In a recent patent-infringement case, Berlex Laboratories, a Wayne, New Jersey-based subsidiary of Schering A.G., charged that Biogen, a biopharmaceutical company in Cambridge, Massachusetts, was using the former's patented process to produce Anovex, an interferon beta drug for the treatment of multiple sclerosis. The case required the creation of a complex 3D animation to show the biological manufacturing process. Creating that animation was Z-Axis Corp. of Greenwood, Colorado, a design firm specializing in CG demonstrative evidence for litigation. The final animation showed how Biogen's process was significantly different from Berlex's, and Biogen won in summary judgment after a one-day hearing. "We believe the animation was instrumental in the judge's decision," says Stephanie Kelso, vice president of Z-Axis, who also believes the animation helped speed the decision.
The same could be said about another famous case in which Z-Axis animations were instrumental-the trial in which Timothy McVeigh was charged with blowing up a federal office building in Oklahoma City. That trial, for which Z-Axis used a proprietary visual presentation system, including animations depicting the building's location and orientation as well as a floor-by-floor layout of the federal building, lasted one month rather than the six it was originally expected to entail.
Although the number of firms that take on forensic animation as all or part of their portfolio is on the rise, hiring animators with forensic training can be difficult, as it is not currently taught on a formal basis at colleges and universities.
Dena Winkleman and Bill Matthews, partners at LifeHouse Productions in Wallingford, Connecticut, partially prepared themselves for such a career when they earned Masters degrees in biomedical illustration. "We did cadaver dissection with med students," explains Winkleman. "And we took courses in histology, pathology, and physiology.
One of Winkleman's first forensic animation assignments, (prior to coming to LifeHouse), involved a murder case in which the defendant had been coerced into signing a confession. She created a 3D animation of the victim from photographs and from working with the medical examiner and coroners. The animation "blew holes in the confession," says Winkleman. "There was no way, judging from the angle and path of the bullet and where it lodged, that the defendant was guilty," she says.
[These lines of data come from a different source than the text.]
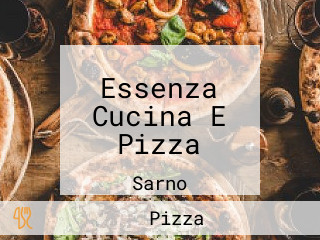 Essenza Cucina E Pizza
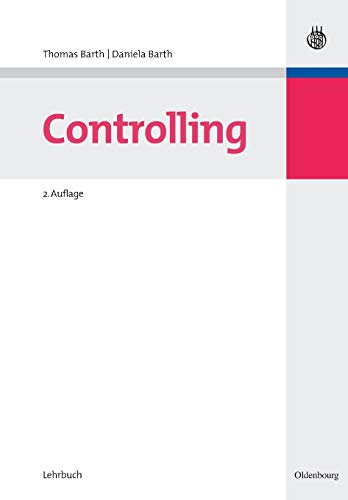 Controlling (Managementwissen für Studium und Praxis)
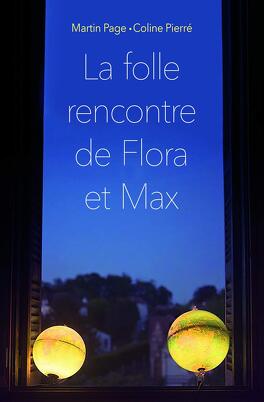 Couverture du livre La folle rencontre de Flora et Max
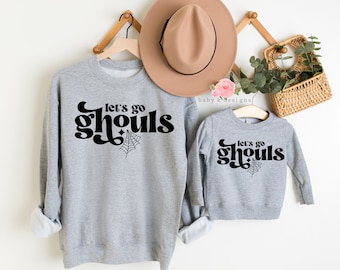 Let's go Ghouls, Halloween Sweatshirt, Womens Halloween Shirt, Mommy n Me Halloween, Halloween Sweatshirt Hey Ghoul,Boho Shirt. Retro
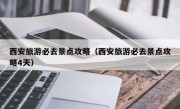 西安旅游必去景点攻略（西安旅游必去景点攻略4天）
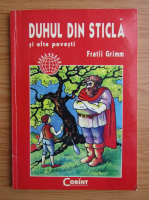 Fratii Grimm - Duhul din sticla si alte povesti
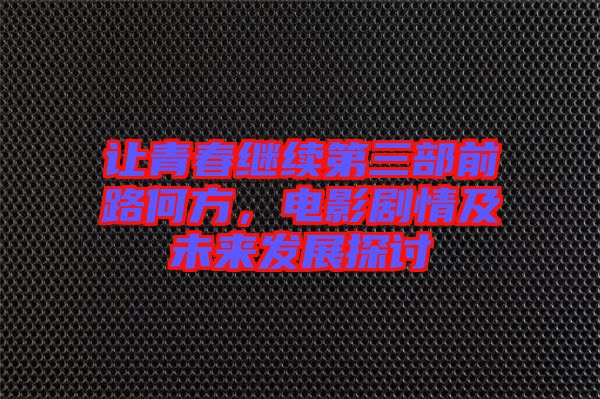 讓青春繼續(xù)第三部前路何方，電影劇情及未來發(fā)展探討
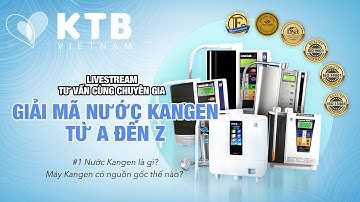 KTB Kangen Việt Nam | Giải mã nước Kangen từ A đến Z #1 Nước Kangen là gì và nguồn gốc ra sao?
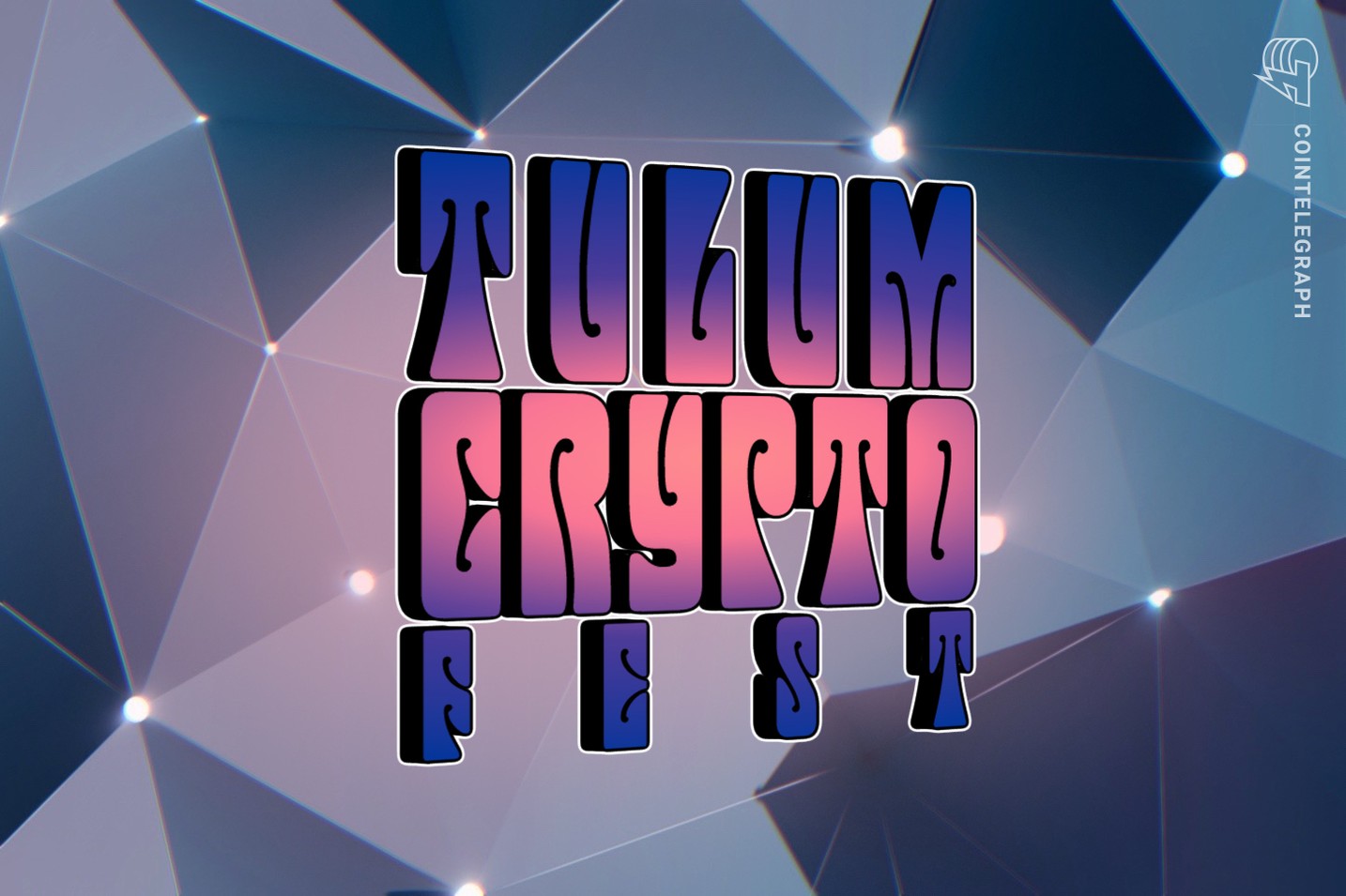 Tulum Crypto Fest to fuse blockchain and crypto with jungle, beach, nightlife and wellness scenes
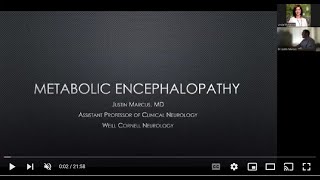 Neuro Lecture Metabolic Encephalopathies and Delirium with Dr Justin Marcus [upl. by Sandor]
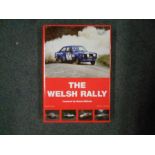 BOOKS: RALLYING: GRIFFIN, M. & LEONARD, M. The Welsh Rally 2010. Est. £20 - £30.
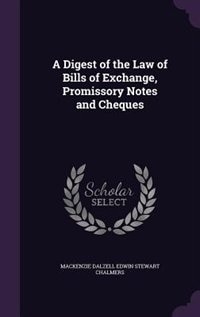 Front cover_A Digest of the Law of Bills of Exchange, Promissory Notes and Cheques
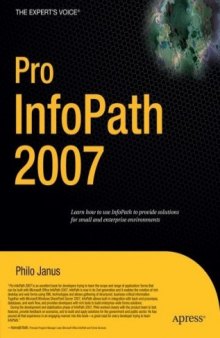 Pro InfoPath 2007 (Expert's Voice)
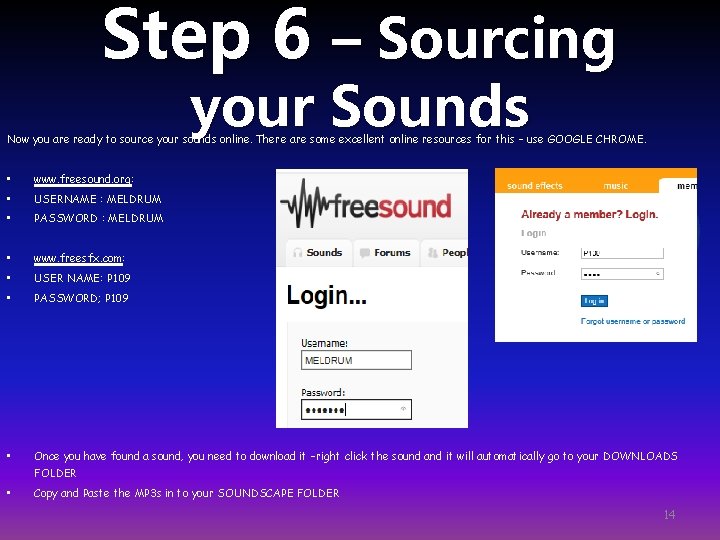 Step 6 – Sourcing your Sounds Now you are ready to source your sounds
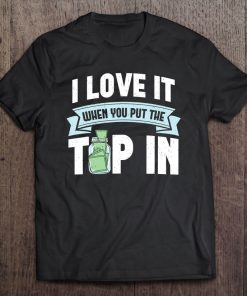 I Love It When You Put The Tip In Funny Bartender Gift Tee
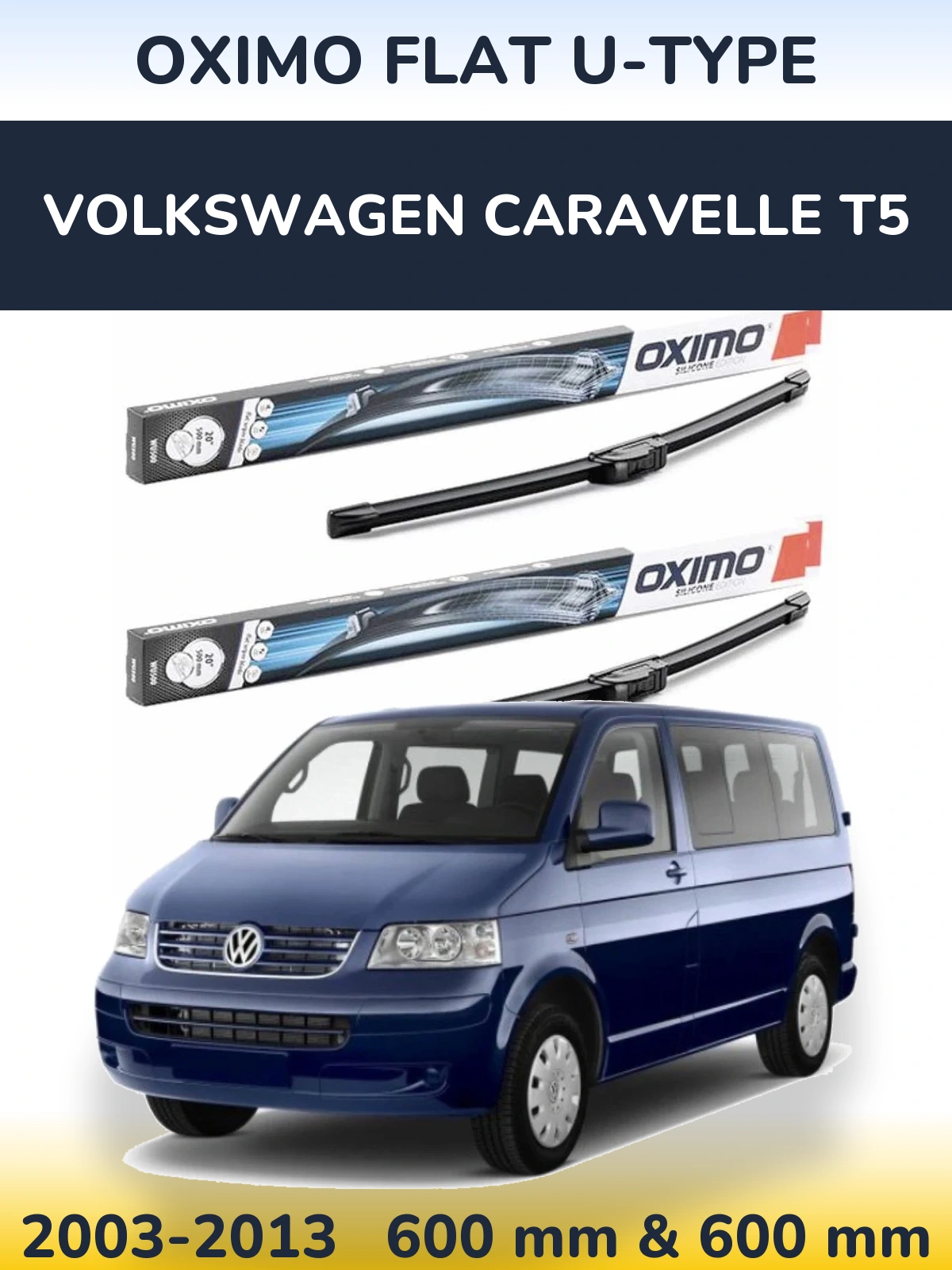 Sada předních stěračů Oximo Flat U-type 600 a 600 mm pro Volkswagen Caravelle T5 2003-2013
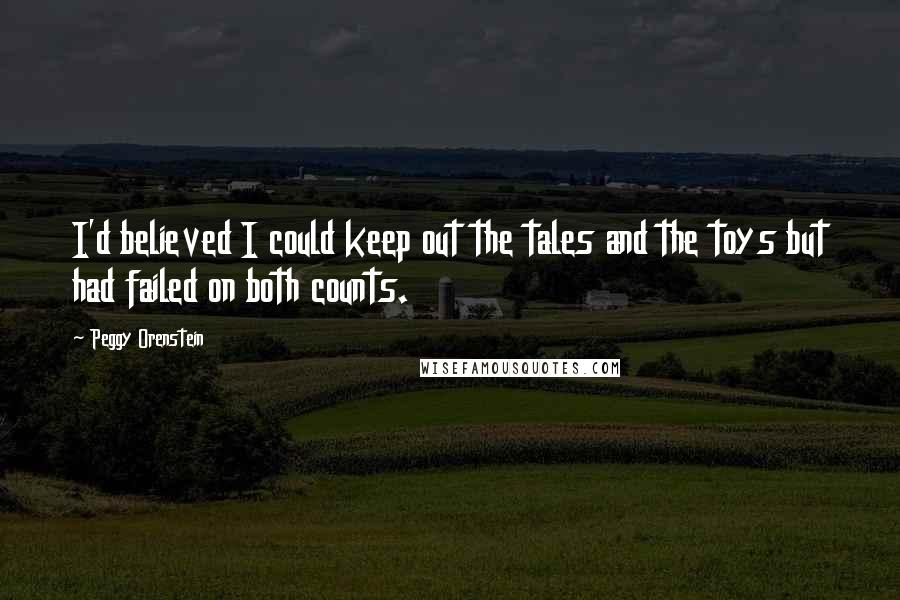 Peggy Orenstein Quotes: I'd believed I could keep out the tales and the toys but had failed on both counts.
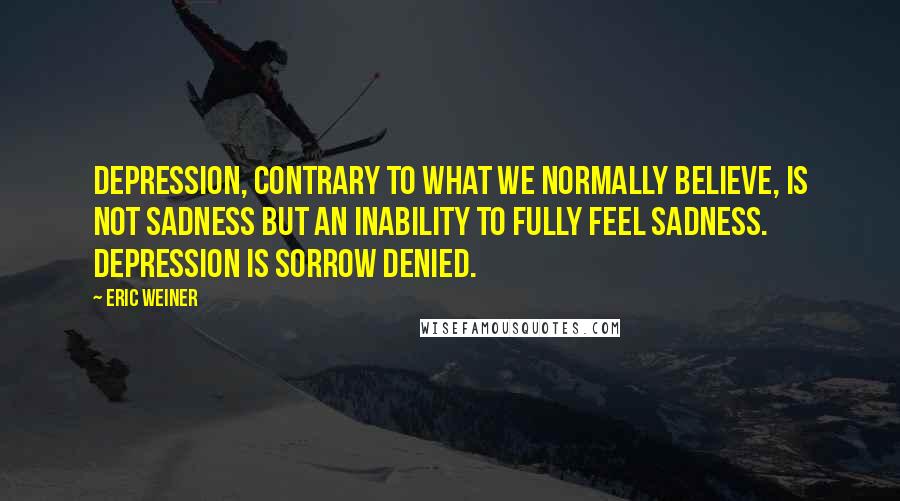Eric Weiner Quotes: Depression, contrary to what we normally believe, is not sadness but an inability to fully feel sadness. Depression is sorrow denied.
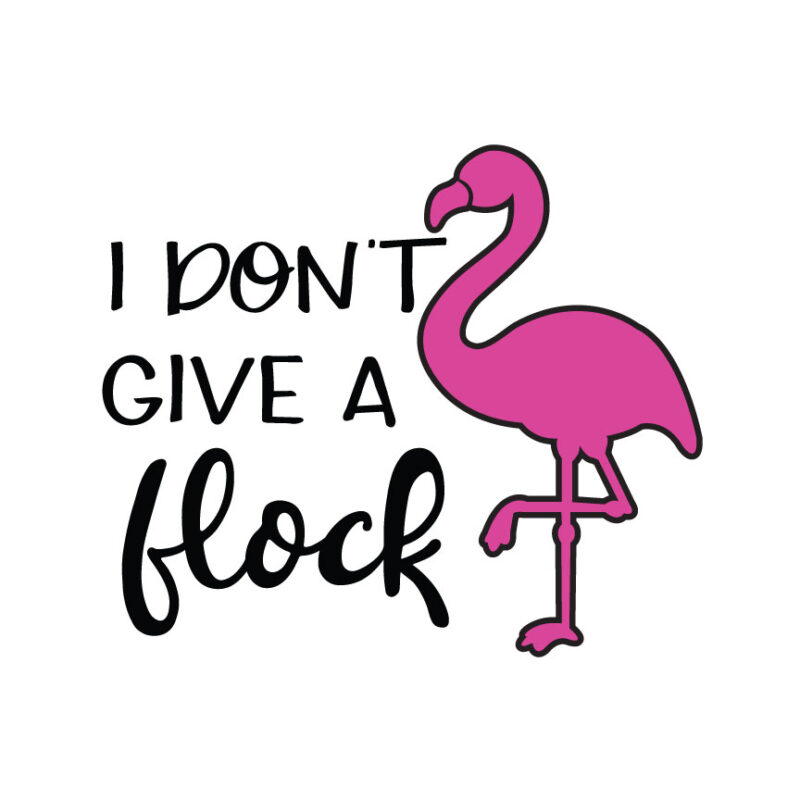 I Don't Give A Flock Flamingo SVG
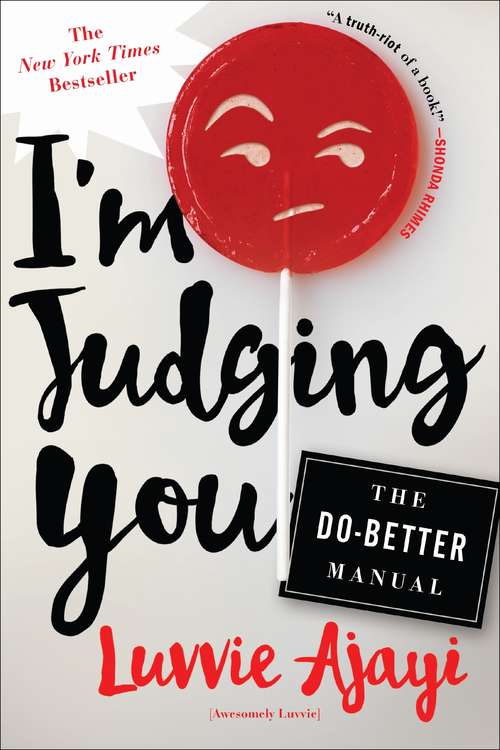 Book cover of I'm Judging You: The Do-Better Manual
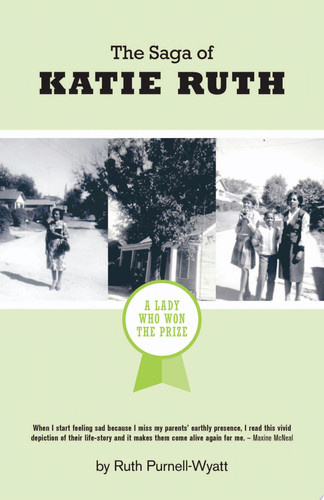 The Saga of Katie Ruth A Lady Who Won The Prize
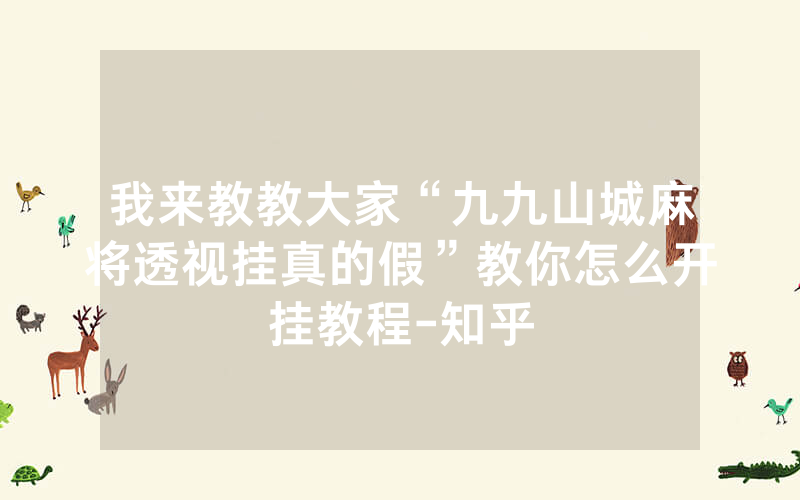 我来教教大家“九九山城麻将透视挂真的假”教你怎么开挂教程-知乎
|Forensic animations are increasingly used for patent and intellectual property trials involving biological manufacturing processes.|
Although forensic animation in the courtroom remains somewhat controversial, the application is definitely here to stay. It just needs to find its proper place. In addition to the aforementioned difficulty of subjectivity, another unresolved issue is price. Gipstein reports that forensic animations generally cost $3000 to $5000. "These are animations that win cases. If I was involved in a $50,000 car accident case, I would spend that much money on an animation." But of course, not everyone can afford that much, points out Galves.
And last, as the technology grows more familiar to all parties, it may lose some of its ability to swiftly convince juries and judges. Lawyers on the opposing side are quickly learning to pick apart the animations-questioning the data on which they are built, for example.
The best advice to animators and lawyers alike is to "use the technology sparingly," says Galves. "I think sometimes lawyers become so enraptured with the technology that they themselves are persuaded by it. Or they want to say, 'Hey, look at me. I'm on the cutting edge.'" In an environment where animations can prove more powerful than speeches and storyboards, a little goes a long way.
Steven Marks is a freelance writer based in New London, Connecticut.